▶ Provided information:
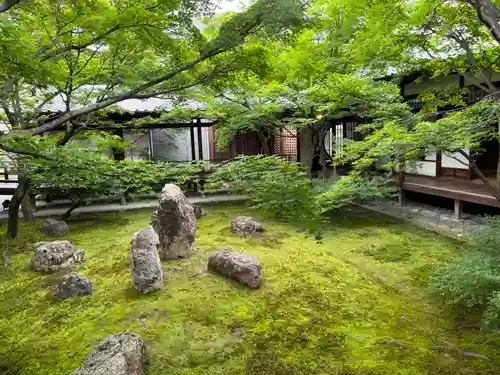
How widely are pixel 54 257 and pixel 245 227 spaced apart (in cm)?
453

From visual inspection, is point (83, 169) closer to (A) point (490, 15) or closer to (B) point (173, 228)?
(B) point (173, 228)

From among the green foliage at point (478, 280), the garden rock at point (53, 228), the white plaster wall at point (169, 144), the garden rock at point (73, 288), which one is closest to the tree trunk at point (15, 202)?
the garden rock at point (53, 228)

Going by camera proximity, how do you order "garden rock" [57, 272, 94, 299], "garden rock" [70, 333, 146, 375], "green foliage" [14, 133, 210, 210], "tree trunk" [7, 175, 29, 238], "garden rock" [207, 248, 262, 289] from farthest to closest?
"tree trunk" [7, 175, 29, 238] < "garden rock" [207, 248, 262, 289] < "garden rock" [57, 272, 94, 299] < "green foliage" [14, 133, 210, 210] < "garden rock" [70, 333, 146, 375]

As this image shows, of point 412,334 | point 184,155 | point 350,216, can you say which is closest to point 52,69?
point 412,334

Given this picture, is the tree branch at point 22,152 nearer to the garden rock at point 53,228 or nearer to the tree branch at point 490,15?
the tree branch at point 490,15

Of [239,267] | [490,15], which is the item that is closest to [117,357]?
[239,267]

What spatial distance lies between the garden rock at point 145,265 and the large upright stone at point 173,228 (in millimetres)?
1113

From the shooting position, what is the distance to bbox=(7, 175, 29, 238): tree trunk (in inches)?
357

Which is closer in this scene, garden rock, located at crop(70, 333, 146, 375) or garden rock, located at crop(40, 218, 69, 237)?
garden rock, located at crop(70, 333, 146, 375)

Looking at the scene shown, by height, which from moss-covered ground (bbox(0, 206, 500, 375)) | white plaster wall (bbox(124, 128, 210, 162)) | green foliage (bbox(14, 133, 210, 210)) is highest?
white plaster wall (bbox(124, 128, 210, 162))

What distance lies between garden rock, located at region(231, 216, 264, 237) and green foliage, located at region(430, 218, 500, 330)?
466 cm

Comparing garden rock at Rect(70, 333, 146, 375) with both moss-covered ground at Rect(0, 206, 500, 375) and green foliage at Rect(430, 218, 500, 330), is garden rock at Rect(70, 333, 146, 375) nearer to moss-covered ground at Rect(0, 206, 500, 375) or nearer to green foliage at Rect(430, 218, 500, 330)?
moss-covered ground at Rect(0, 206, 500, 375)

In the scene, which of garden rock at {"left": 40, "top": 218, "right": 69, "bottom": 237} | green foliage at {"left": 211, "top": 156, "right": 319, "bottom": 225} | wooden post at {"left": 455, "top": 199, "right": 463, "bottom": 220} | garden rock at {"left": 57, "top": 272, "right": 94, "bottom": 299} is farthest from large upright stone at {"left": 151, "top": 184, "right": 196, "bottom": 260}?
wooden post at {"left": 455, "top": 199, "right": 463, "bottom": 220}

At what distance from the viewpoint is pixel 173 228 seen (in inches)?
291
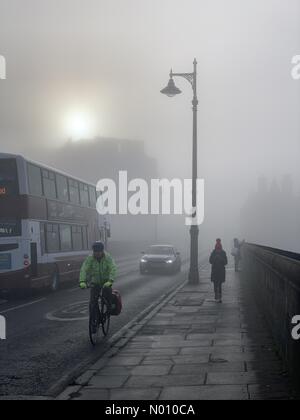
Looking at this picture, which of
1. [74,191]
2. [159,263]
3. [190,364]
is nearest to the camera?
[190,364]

--

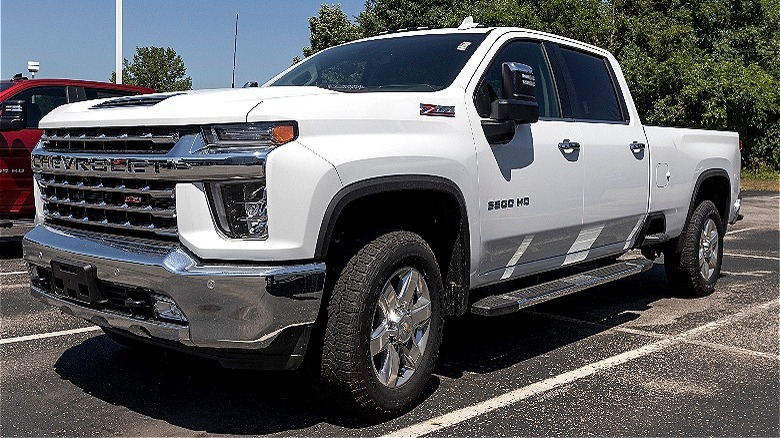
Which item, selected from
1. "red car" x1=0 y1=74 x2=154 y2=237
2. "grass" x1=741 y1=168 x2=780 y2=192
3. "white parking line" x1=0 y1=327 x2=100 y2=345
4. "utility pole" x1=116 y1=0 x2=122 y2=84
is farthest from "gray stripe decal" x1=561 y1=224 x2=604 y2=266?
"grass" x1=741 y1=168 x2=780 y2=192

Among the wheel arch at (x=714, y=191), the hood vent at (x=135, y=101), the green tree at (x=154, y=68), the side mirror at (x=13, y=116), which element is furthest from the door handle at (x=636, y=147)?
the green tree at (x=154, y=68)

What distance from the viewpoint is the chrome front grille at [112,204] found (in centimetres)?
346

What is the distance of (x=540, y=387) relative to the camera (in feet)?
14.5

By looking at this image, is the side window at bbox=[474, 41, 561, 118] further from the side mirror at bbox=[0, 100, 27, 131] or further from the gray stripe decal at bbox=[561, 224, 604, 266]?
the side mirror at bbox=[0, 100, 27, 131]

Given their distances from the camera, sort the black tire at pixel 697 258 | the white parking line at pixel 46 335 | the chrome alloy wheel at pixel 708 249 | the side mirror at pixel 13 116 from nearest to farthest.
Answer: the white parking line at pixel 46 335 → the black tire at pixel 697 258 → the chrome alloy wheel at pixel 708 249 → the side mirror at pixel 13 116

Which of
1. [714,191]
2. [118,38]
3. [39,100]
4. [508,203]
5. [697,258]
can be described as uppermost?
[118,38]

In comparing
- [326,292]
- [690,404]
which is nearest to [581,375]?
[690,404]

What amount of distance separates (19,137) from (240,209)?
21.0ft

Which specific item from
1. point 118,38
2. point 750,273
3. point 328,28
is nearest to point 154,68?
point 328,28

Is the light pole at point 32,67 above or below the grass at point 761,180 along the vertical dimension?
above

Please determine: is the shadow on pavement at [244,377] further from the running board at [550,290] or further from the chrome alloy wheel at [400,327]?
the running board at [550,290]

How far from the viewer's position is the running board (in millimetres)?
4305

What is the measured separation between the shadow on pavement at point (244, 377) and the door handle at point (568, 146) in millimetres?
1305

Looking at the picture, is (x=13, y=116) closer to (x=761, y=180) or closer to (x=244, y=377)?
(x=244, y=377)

▶ Prompt: List every line in the records above that contains the word "stone". Case counts.

▶ Full answer:
What spatial distance lies between the garden rock at point 145,265 and the large upright stone at point 173,228 (in millimetres)?
In the scene, which of garden rock at {"left": 40, "top": 218, "right": 69, "bottom": 237} | green foliage at {"left": 211, "top": 156, "right": 319, "bottom": 225} | wooden post at {"left": 455, "top": 199, "right": 463, "bottom": 220} | garden rock at {"left": 57, "top": 272, "right": 94, "bottom": 299} is farthest from large upright stone at {"left": 151, "top": 184, "right": 196, "bottom": 260}?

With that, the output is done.